* _PROBLEMS TO WORK ON_:
A) Decide whether each statement agrees with the coffee essay below: (i) the writer played drums at coffeehouses in the early 70s; (ii) the writer prefers coffee with cream; (iii) coffee accounts for 75% of the caffeine consumed in the United States. For each, answer yes or no and quote the deciding words.
B) Quote the coffee essay below word for word, starting at "How about coffee" and ending at "without a look.".

* _SOURCE_:
"""

Magical Beans

CONSENSUS ON COFFEE AND ITS ORIGIN seems to be that the first cup was poured in the 11th Century AD.  I feel confident in saying, I bet the first beans were roasted, ground and combined with scalding water in the First Century.

Why and on what authority? Sixty-Seven years ago I was carried into a Baptist Church for the first of many, many times. One thing I know for certain about Baptists—coffee is the official drink and caffeine the permissible drug of Baptists. So, I can only assume that John THE Baptist percolated the first pot. If he was not the first Mr. Coffee he probably should be known as John The So-Called Baptist.

Coffee is much bigger than Baptists. Currently there are 27,339 Starbucks stores. (Statista: The Statistics Portal) According to  an article in Huffington Post, “America’s Coffee Obsession…”:

• Americans consume 400 million cups of coffee per day, equivalent to 146 billion cups of coffee per year, making the United States the leading consumer of coffee in the world.
• Coffee represents 75% of all the caffeine consumed in the United States.
• The United States imports more than $4 billion dollars’ worth of coffee each year.

My amazing-missus enjoying a cup from the top of a double-decker bus

My amazing-missus enjoying a cup from the top of a double-decker bus

I am one of those who starts the day with a cup or so and later too, especially with the occasional dessert. Given a choice, I prefer a bold, dark roast, served black.

It seems to me that coffee is the best grease for the gears of social interaction. Anytime of day, we can meet for a cup. Even if we don’t actually all drink coffee, we can be open to gathering around the idea of it—“Let’s grab a cup of coffee and catch up.”

Years ago, I heard Nora Ephron speaking about her movie, “You’ve Got Mail.” She mentioned the idea of something called the Third Place. I was utterly intrigued. Here’s what Wikipedia has to say:

In community building, the third place is the social surroundings separate from the two usual social environments of home ("first place") and the workplace ("second place"). Examples of third places would be environments such as cafes, clubs, public libraries, or parks. In his influential book The Great Good Place, Ray Oldenburg (1989, 1991) argues that third places are important for civil society, democracy, civic engagement, and establishing feelings of a sense of place.

In the early 70s, I played drums with a group that played at these little venues called coffeehouses: third places for people in their lated teens and twenties. With a little stage for music and poets, candles on the tables, posters on the wall, and lots of coffee. The pay was lousy, but the gigs were fun and relaxed. 

I have a brother-in-law who served several tours of duty in the middle-east. I love to hear his stories about times spent at the little coffeeshops on the bases in the middle of nowhere. Third Place indeed.

How about coffee and solitude? You know the scene: a single man or woman sitting in a diner, a back booth or on a stool at the end of the counter, having a cup and probably a cigarette, maybe half looking at a newspaper or staring out the window. On the jukebox, Tammy Wynette sings:

Sometimes it's hard to be a woman
Giving all your love to just one man.
You'll have bad times
And he'll have good times, 
Doin' things that you don't understand
But if you love him you'll forgive him,
Even though he's hard to understand
And if you love him oh be proud of him,
'Cause after all he's just a man
Stand by your man...

One of my favorite works of art is Edward Hopper’s Nighthawks. We can’t talk about hot coffee at the diner without a look.

"""

* _GIVEN DATA_:

"""

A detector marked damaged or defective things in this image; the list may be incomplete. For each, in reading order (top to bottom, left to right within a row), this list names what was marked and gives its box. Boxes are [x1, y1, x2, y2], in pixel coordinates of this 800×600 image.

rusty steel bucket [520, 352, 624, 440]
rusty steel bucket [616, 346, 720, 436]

"""

* _THE RESPONSES_:
A)
(i) Yes: "In the early 70s, I played drums with a group that played at these little venues called coffeehouses"
(ii) No: "I prefer a bold, dark roast, served black."
(iii) Yes: "Coffee represents 75% of all the caffeine consumed in the United States."

B)
How about coffee and solitude? You know the scene: a single man or woman sitting in a diner, a back booth or on a stool at the end of the counter, having a cup and probably a cigarette, maybe half looking at a newspaper or staring out the window. On the jukebox, Tammy Wynette sings:

Sometimes it's hard to be a woman
Giving all your love to just one man.
You'll have bad times
And he'll have good times, 
Doin' things that you don't understand
But if you love him you'll forgive him,
Even though he's hard to understand
And if you love him oh be proud of him,
'Cause after all he's just a man
Stand by your man...

One of my favorite works of art is Edward Hopper’s Nighthawks. We can’t talk about hot coffee at the diner without a look.